Workers in many essential occupations are particularly vulnerable to severe illness from COVID-19, according to a new study published today by the Economic and Social Research Institute (ESRI).

This study identified those occupations in Ireland that have highest vulnerability to more severe illness from COVID-19 due to workers’ underlying characteristics. Using data from the Healthy Ireland Survey and Labour Force Survey, the study compares workers across three risk dimensions: COVID-19-vulnerable chronic illness rates (e.g. chronic heart disease, chronic respiratory disease, diabetes), older age, and living in a deprived area. These three factors have been linked to worse health outcomes including more severe illness, hospitalisation, and mortality from COVID-19.

Dr Brendan Walsh, a Research Officer at the ESRI and an author of the report said:

“Our study identifies workers who may have worse outcomes if they contract COVID-19, due to underlying health conditions, older age, and living in a deprived area. We find frontline occupations such as road transport drivers and care workers are particularly vulnerable, as are security guards, agricultural workers, process plant operators and those working in housekeeping and related services.”
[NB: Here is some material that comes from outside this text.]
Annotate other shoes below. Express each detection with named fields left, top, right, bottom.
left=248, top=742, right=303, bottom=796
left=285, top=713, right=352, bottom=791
Key findings from the study include:

  • Over 15 per cent of workers have a COVID-19-vulnerable chronic illness. The highest rates of chronic illness are among housekeeping and related services (34 per cent), road transport drivers (26%), and caring professions (e.g. care workers) (22 per cent).
  • Agricultural workers (e.g. farmers), housekeeping and related services, and road transport drivers contain the largest share of workers aged 50 and older (63 per cent, 53 per cent, and 47 per cent respectively).
  • Many essential workers in elementary occupations such as elementary cleaning (39 per cent), security (30 per cent) and process plant workers (25 per cent) are more likely to live in deprived areas. Care workers, housekeeping and related services, and road transport drivers also disproportionately live in areas of high deprivation.
  • The state in conjunction with private sector industry should focus on designing and implementing innovative strategies to protect workers in occupations at highest risk of contracting COVID-19, and those occupations with workers most vulnerable to severe illness.